Jean embodied the Constitutions. She was definitively a Mary Ward woman.
Did the attributes mentioned in the constitution shine through Jean? Oh, my goodness, that didn’t even need to be asked.  They radiated from her. Jean, in the course of her life, grew so beautifully into these attributes. She embodied them.

In asking others who knew Jean for their comments, it is so clear that they saw Jean as loyal, steadfast, committed, creative in an organized way with the soul of an artist, supportive, and available. She was attuned to others and was there whenever needed. Jean was love in action, wrapping a cloak of love around each of us. You couldn’t help but love her back, even if you didn’t always agree with her.

In the church, in religious life, we talk about accepting diversity. That particular gift in Jean is what I experienced. Jean had a math background. I’m an artist. She thought in straight lines with each step leading to the next. I think in circles. She used to jokingly refer to me as one of those ethereal dreamy ones. Did she dismiss me? No, Jean accepted the different gifts in each of us, even if they drove her crazy every now and then. She loved each of us in her way and allowed us to love in our way.
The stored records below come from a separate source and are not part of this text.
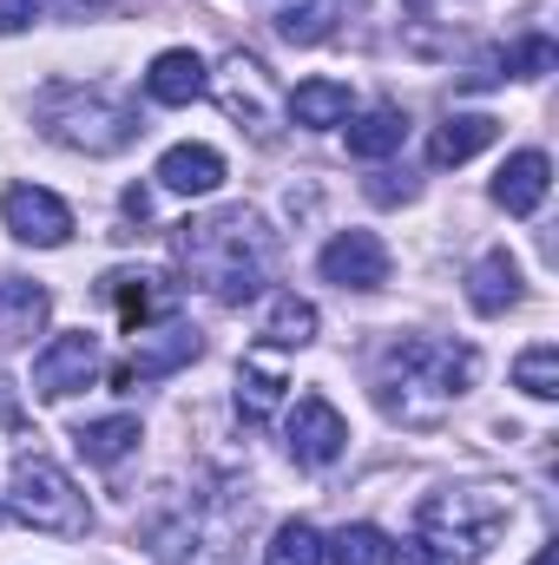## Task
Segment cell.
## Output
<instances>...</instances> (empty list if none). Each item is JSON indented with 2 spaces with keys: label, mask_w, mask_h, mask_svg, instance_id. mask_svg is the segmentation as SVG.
Listing matches in <instances>:
<instances>
[{
  "label": "cell",
  "mask_w": 559,
  "mask_h": 565,
  "mask_svg": "<svg viewBox=\"0 0 559 565\" xmlns=\"http://www.w3.org/2000/svg\"><path fill=\"white\" fill-rule=\"evenodd\" d=\"M178 257L218 302H251L271 282V231L251 211H218V217L178 224Z\"/></svg>",
  "instance_id": "cell-1"
},
{
  "label": "cell",
  "mask_w": 559,
  "mask_h": 565,
  "mask_svg": "<svg viewBox=\"0 0 559 565\" xmlns=\"http://www.w3.org/2000/svg\"><path fill=\"white\" fill-rule=\"evenodd\" d=\"M474 375H481V355H474L467 342H447V335H402V342L389 349V382H395V388H382V402L395 408L402 395H428V422H434L441 408H454V402L474 388Z\"/></svg>",
  "instance_id": "cell-2"
},
{
  "label": "cell",
  "mask_w": 559,
  "mask_h": 565,
  "mask_svg": "<svg viewBox=\"0 0 559 565\" xmlns=\"http://www.w3.org/2000/svg\"><path fill=\"white\" fill-rule=\"evenodd\" d=\"M40 126H46L53 145L93 151V158H106V151H119V145H133L145 132L133 106H119L113 93H86V86H53L40 99Z\"/></svg>",
  "instance_id": "cell-3"
},
{
  "label": "cell",
  "mask_w": 559,
  "mask_h": 565,
  "mask_svg": "<svg viewBox=\"0 0 559 565\" xmlns=\"http://www.w3.org/2000/svg\"><path fill=\"white\" fill-rule=\"evenodd\" d=\"M421 540L447 559V553H461V559H487V546L507 533V500L500 493H487V487H461V493H428L415 513Z\"/></svg>",
  "instance_id": "cell-4"
},
{
  "label": "cell",
  "mask_w": 559,
  "mask_h": 565,
  "mask_svg": "<svg viewBox=\"0 0 559 565\" xmlns=\"http://www.w3.org/2000/svg\"><path fill=\"white\" fill-rule=\"evenodd\" d=\"M13 513L33 526V533H60V540H86L93 526V507L86 493L66 480V467H53L46 454H20L13 460Z\"/></svg>",
  "instance_id": "cell-5"
},
{
  "label": "cell",
  "mask_w": 559,
  "mask_h": 565,
  "mask_svg": "<svg viewBox=\"0 0 559 565\" xmlns=\"http://www.w3.org/2000/svg\"><path fill=\"white\" fill-rule=\"evenodd\" d=\"M93 375H99V335H93V329H66V335H53V342L33 355V395H40V402H66V395H80Z\"/></svg>",
  "instance_id": "cell-6"
},
{
  "label": "cell",
  "mask_w": 559,
  "mask_h": 565,
  "mask_svg": "<svg viewBox=\"0 0 559 565\" xmlns=\"http://www.w3.org/2000/svg\"><path fill=\"white\" fill-rule=\"evenodd\" d=\"M283 440H289V460L296 467H329L349 447V422L336 415L329 395H296V408L283 415Z\"/></svg>",
  "instance_id": "cell-7"
},
{
  "label": "cell",
  "mask_w": 559,
  "mask_h": 565,
  "mask_svg": "<svg viewBox=\"0 0 559 565\" xmlns=\"http://www.w3.org/2000/svg\"><path fill=\"white\" fill-rule=\"evenodd\" d=\"M0 217H7V231H13L20 244H33V250H60V244L73 237V211H66L53 191H40V184H13V191L0 198Z\"/></svg>",
  "instance_id": "cell-8"
},
{
  "label": "cell",
  "mask_w": 559,
  "mask_h": 565,
  "mask_svg": "<svg viewBox=\"0 0 559 565\" xmlns=\"http://www.w3.org/2000/svg\"><path fill=\"white\" fill-rule=\"evenodd\" d=\"M316 270L336 289H382L389 282V244L376 231H336L316 257Z\"/></svg>",
  "instance_id": "cell-9"
},
{
  "label": "cell",
  "mask_w": 559,
  "mask_h": 565,
  "mask_svg": "<svg viewBox=\"0 0 559 565\" xmlns=\"http://www.w3.org/2000/svg\"><path fill=\"white\" fill-rule=\"evenodd\" d=\"M198 329L191 322H158V329H139L133 335V362L119 369V382H165V375H178V369H191L198 362Z\"/></svg>",
  "instance_id": "cell-10"
},
{
  "label": "cell",
  "mask_w": 559,
  "mask_h": 565,
  "mask_svg": "<svg viewBox=\"0 0 559 565\" xmlns=\"http://www.w3.org/2000/svg\"><path fill=\"white\" fill-rule=\"evenodd\" d=\"M99 289H106V302L119 309V329H126V335H139L158 316H171V296H178L171 277H158V270H113Z\"/></svg>",
  "instance_id": "cell-11"
},
{
  "label": "cell",
  "mask_w": 559,
  "mask_h": 565,
  "mask_svg": "<svg viewBox=\"0 0 559 565\" xmlns=\"http://www.w3.org/2000/svg\"><path fill=\"white\" fill-rule=\"evenodd\" d=\"M46 316H53V296L40 289V282L27 277H0V355H13V349H27L40 329H46Z\"/></svg>",
  "instance_id": "cell-12"
},
{
  "label": "cell",
  "mask_w": 559,
  "mask_h": 565,
  "mask_svg": "<svg viewBox=\"0 0 559 565\" xmlns=\"http://www.w3.org/2000/svg\"><path fill=\"white\" fill-rule=\"evenodd\" d=\"M204 93H211V73H204V60L191 46H165L145 66V99H158V106H191Z\"/></svg>",
  "instance_id": "cell-13"
},
{
  "label": "cell",
  "mask_w": 559,
  "mask_h": 565,
  "mask_svg": "<svg viewBox=\"0 0 559 565\" xmlns=\"http://www.w3.org/2000/svg\"><path fill=\"white\" fill-rule=\"evenodd\" d=\"M547 184H553V158L547 151H514L500 164V178H494V204L507 217H534L547 204Z\"/></svg>",
  "instance_id": "cell-14"
},
{
  "label": "cell",
  "mask_w": 559,
  "mask_h": 565,
  "mask_svg": "<svg viewBox=\"0 0 559 565\" xmlns=\"http://www.w3.org/2000/svg\"><path fill=\"white\" fill-rule=\"evenodd\" d=\"M158 184L178 191V198H211L224 184V151H211V145H171L158 158Z\"/></svg>",
  "instance_id": "cell-15"
},
{
  "label": "cell",
  "mask_w": 559,
  "mask_h": 565,
  "mask_svg": "<svg viewBox=\"0 0 559 565\" xmlns=\"http://www.w3.org/2000/svg\"><path fill=\"white\" fill-rule=\"evenodd\" d=\"M289 119H296L303 132H336V126L356 119V93H349L342 79H303V86L289 93Z\"/></svg>",
  "instance_id": "cell-16"
},
{
  "label": "cell",
  "mask_w": 559,
  "mask_h": 565,
  "mask_svg": "<svg viewBox=\"0 0 559 565\" xmlns=\"http://www.w3.org/2000/svg\"><path fill=\"white\" fill-rule=\"evenodd\" d=\"M467 302H474L481 316L514 309V302H520V264H514L507 250H487V257L474 264V277H467Z\"/></svg>",
  "instance_id": "cell-17"
},
{
  "label": "cell",
  "mask_w": 559,
  "mask_h": 565,
  "mask_svg": "<svg viewBox=\"0 0 559 565\" xmlns=\"http://www.w3.org/2000/svg\"><path fill=\"white\" fill-rule=\"evenodd\" d=\"M494 132H500V126H494L487 113H461V119H447V126L428 139V164H434V171L467 164L474 151H487V145H494Z\"/></svg>",
  "instance_id": "cell-18"
},
{
  "label": "cell",
  "mask_w": 559,
  "mask_h": 565,
  "mask_svg": "<svg viewBox=\"0 0 559 565\" xmlns=\"http://www.w3.org/2000/svg\"><path fill=\"white\" fill-rule=\"evenodd\" d=\"M283 395H289V375H283L277 362L251 355V362L238 369V415H244V422H271L283 408Z\"/></svg>",
  "instance_id": "cell-19"
},
{
  "label": "cell",
  "mask_w": 559,
  "mask_h": 565,
  "mask_svg": "<svg viewBox=\"0 0 559 565\" xmlns=\"http://www.w3.org/2000/svg\"><path fill=\"white\" fill-rule=\"evenodd\" d=\"M257 335H264L271 349H309V342H316V302H303L296 289H277Z\"/></svg>",
  "instance_id": "cell-20"
},
{
  "label": "cell",
  "mask_w": 559,
  "mask_h": 565,
  "mask_svg": "<svg viewBox=\"0 0 559 565\" xmlns=\"http://www.w3.org/2000/svg\"><path fill=\"white\" fill-rule=\"evenodd\" d=\"M409 139V119L395 113V106H376V113H362V119H349V158H389V151H402Z\"/></svg>",
  "instance_id": "cell-21"
},
{
  "label": "cell",
  "mask_w": 559,
  "mask_h": 565,
  "mask_svg": "<svg viewBox=\"0 0 559 565\" xmlns=\"http://www.w3.org/2000/svg\"><path fill=\"white\" fill-rule=\"evenodd\" d=\"M73 440H80V454H86L93 467H119V460L139 447V415H106V422H86Z\"/></svg>",
  "instance_id": "cell-22"
},
{
  "label": "cell",
  "mask_w": 559,
  "mask_h": 565,
  "mask_svg": "<svg viewBox=\"0 0 559 565\" xmlns=\"http://www.w3.org/2000/svg\"><path fill=\"white\" fill-rule=\"evenodd\" d=\"M329 26H336V0H277V33L283 40L316 46V40H329Z\"/></svg>",
  "instance_id": "cell-23"
},
{
  "label": "cell",
  "mask_w": 559,
  "mask_h": 565,
  "mask_svg": "<svg viewBox=\"0 0 559 565\" xmlns=\"http://www.w3.org/2000/svg\"><path fill=\"white\" fill-rule=\"evenodd\" d=\"M264 565H323V533L309 520H283L277 533H271Z\"/></svg>",
  "instance_id": "cell-24"
},
{
  "label": "cell",
  "mask_w": 559,
  "mask_h": 565,
  "mask_svg": "<svg viewBox=\"0 0 559 565\" xmlns=\"http://www.w3.org/2000/svg\"><path fill=\"white\" fill-rule=\"evenodd\" d=\"M514 388H527L534 402H553L559 395V349L553 342H534V349L514 362Z\"/></svg>",
  "instance_id": "cell-25"
},
{
  "label": "cell",
  "mask_w": 559,
  "mask_h": 565,
  "mask_svg": "<svg viewBox=\"0 0 559 565\" xmlns=\"http://www.w3.org/2000/svg\"><path fill=\"white\" fill-rule=\"evenodd\" d=\"M382 553H389V540L376 526H342L336 540H323V559L329 565H382Z\"/></svg>",
  "instance_id": "cell-26"
},
{
  "label": "cell",
  "mask_w": 559,
  "mask_h": 565,
  "mask_svg": "<svg viewBox=\"0 0 559 565\" xmlns=\"http://www.w3.org/2000/svg\"><path fill=\"white\" fill-rule=\"evenodd\" d=\"M224 73H231V93H224V106H231V113H238V119H244V113H251V126H257V119H264V93H257V73H264V66H257V60H244V53H238V60H231V66H224Z\"/></svg>",
  "instance_id": "cell-27"
},
{
  "label": "cell",
  "mask_w": 559,
  "mask_h": 565,
  "mask_svg": "<svg viewBox=\"0 0 559 565\" xmlns=\"http://www.w3.org/2000/svg\"><path fill=\"white\" fill-rule=\"evenodd\" d=\"M559 66V46L547 40V33H527L514 53H507V73H520V79H547Z\"/></svg>",
  "instance_id": "cell-28"
},
{
  "label": "cell",
  "mask_w": 559,
  "mask_h": 565,
  "mask_svg": "<svg viewBox=\"0 0 559 565\" xmlns=\"http://www.w3.org/2000/svg\"><path fill=\"white\" fill-rule=\"evenodd\" d=\"M382 559H389V565H447L434 546H428V540H421V533H415V540H402V546H389Z\"/></svg>",
  "instance_id": "cell-29"
},
{
  "label": "cell",
  "mask_w": 559,
  "mask_h": 565,
  "mask_svg": "<svg viewBox=\"0 0 559 565\" xmlns=\"http://www.w3.org/2000/svg\"><path fill=\"white\" fill-rule=\"evenodd\" d=\"M40 0H0V33H27Z\"/></svg>",
  "instance_id": "cell-30"
},
{
  "label": "cell",
  "mask_w": 559,
  "mask_h": 565,
  "mask_svg": "<svg viewBox=\"0 0 559 565\" xmlns=\"http://www.w3.org/2000/svg\"><path fill=\"white\" fill-rule=\"evenodd\" d=\"M126 211H133V217H151V198H145L139 184H133V191H126Z\"/></svg>",
  "instance_id": "cell-31"
},
{
  "label": "cell",
  "mask_w": 559,
  "mask_h": 565,
  "mask_svg": "<svg viewBox=\"0 0 559 565\" xmlns=\"http://www.w3.org/2000/svg\"><path fill=\"white\" fill-rule=\"evenodd\" d=\"M0 422H13V395H7V382H0Z\"/></svg>",
  "instance_id": "cell-32"
},
{
  "label": "cell",
  "mask_w": 559,
  "mask_h": 565,
  "mask_svg": "<svg viewBox=\"0 0 559 565\" xmlns=\"http://www.w3.org/2000/svg\"><path fill=\"white\" fill-rule=\"evenodd\" d=\"M534 565H559V546H540V559Z\"/></svg>",
  "instance_id": "cell-33"
},
{
  "label": "cell",
  "mask_w": 559,
  "mask_h": 565,
  "mask_svg": "<svg viewBox=\"0 0 559 565\" xmlns=\"http://www.w3.org/2000/svg\"><path fill=\"white\" fill-rule=\"evenodd\" d=\"M409 7H434V0H409Z\"/></svg>",
  "instance_id": "cell-34"
},
{
  "label": "cell",
  "mask_w": 559,
  "mask_h": 565,
  "mask_svg": "<svg viewBox=\"0 0 559 565\" xmlns=\"http://www.w3.org/2000/svg\"><path fill=\"white\" fill-rule=\"evenodd\" d=\"M0 520H7V507H0Z\"/></svg>",
  "instance_id": "cell-35"
}]
</instances>
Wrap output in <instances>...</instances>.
Jean understood that her service – in the church, in the Institute, with her family, with her sisters and with her friends – was a direct outcome of her God relationship…a relationship that was dynamic.

In the hospital when things got so critical for Jean she was asked “What do you want to happen at this point?” Her response was “Whatever God wants.” Then she added “Take care of each other. ” She called out to Mary Ward several times looking for guidance and asking Mary Ward to come to be with her.

Jean is gone from us now but that spirit of hers that infected us all will continue to motivate us, to inspire us, to draw us on. She was a Northern California woman, and so proud of it, from a gold-dredging town with lots of sun who had a heart of gold. She loved the sun.

In the last homily she gave she left us with an image that captures her. She said that as the sunflower follows the sun, she too, follows the Son, with a different spelling of sun. And so, Jean, we thank you for who and how you were with us. And we celebrate you.